The new Eureka release for ServiceNow supports persistent search for non Active Directory servers. Woo!

However, you enable the listener and you get the error: "[LDAP: error code 12 - Unavailable Critical Extension]"  Boo!

Turns out that when you configured your LDAP server ages ago, you may have set the 'Vendor' field to be 'Active Directory' because, hey, that was the default or you wanted to see if changing the vendor field did anything.  Since it didn't, you may have forgotten to change it back.  It doesn't help that the server configuration page doesn't show this field (so you probably want to add it back to the page).

After changing the vendor to 'Other' (the only other choice), the error doesn't seem to be occurring now.  Now, the fun part to see how persistent search interacts on imports.

Saturday, March 15, 2014

ServiceNow – Why is GlideRecord insert() returning a null

You’re trying to save your spiffy new record but var incSid = current.insert() is returning null.  Boo. 

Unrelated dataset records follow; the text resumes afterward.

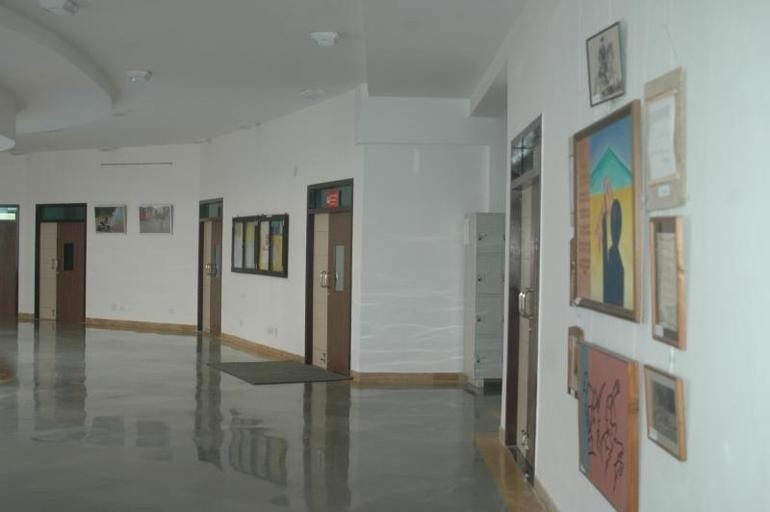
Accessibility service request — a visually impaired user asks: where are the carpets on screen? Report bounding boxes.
[207,361,354,385]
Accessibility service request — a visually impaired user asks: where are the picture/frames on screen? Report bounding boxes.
[568,326,583,400]
[93,205,127,235]
[576,341,639,512]
[649,217,687,351]
[586,23,625,107]
[138,204,173,236]
[569,99,643,324]
[644,366,687,461]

To make matters more fun, this code is an Inbound Email Action.  One might suspect that the guy responsible for anything with the letters e-m-a-i-l in ServiceNow must really like creating puzzles or hate wasting disk space on silly things known as error messages.

The first thought is that it could be an ACL issue.  You don't have create rights to the table so that must be why it is failing.  The only problem with that theory is that you are an admin and  so theoretically the code is running in your authorization context.

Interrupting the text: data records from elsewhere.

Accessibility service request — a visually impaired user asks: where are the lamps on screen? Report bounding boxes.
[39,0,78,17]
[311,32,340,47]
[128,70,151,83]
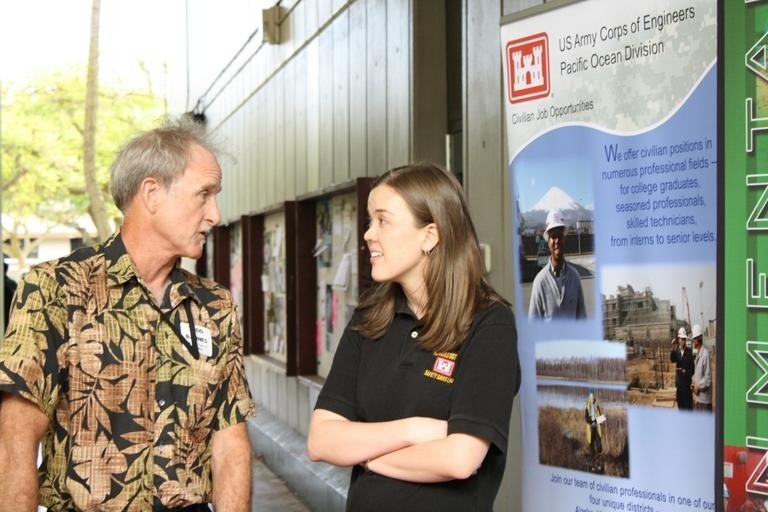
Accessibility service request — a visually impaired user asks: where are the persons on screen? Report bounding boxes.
[671,327,694,409]
[0,122,257,512]
[4,262,18,330]
[582,390,607,473]
[685,326,714,411]
[527,209,589,321]
[307,160,522,512]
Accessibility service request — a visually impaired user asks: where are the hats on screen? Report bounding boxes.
[677,326,688,340]
[541,209,568,243]
[691,324,704,339]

So what now?  Bad data maybe?  Ok, so off to our friend 'Background Scripts'.  Let's try a field that doesn't exist
var x = new GlideRecord('incident');
x.u_something_that_cant_exist = true;

Well, that returned a sys_id and not null. But it did seem to return some log messages.

So, this was a fruitful path to investigate. I went ahead and replaced incident with the table in question and voila, we get an error message when running the background script:
Background message, type:error, message: Data Policy Exception:  user is mandatory 
*** Script: null
and there we go. The problem was that it wasn't a bad field but missing data in a mandatory field.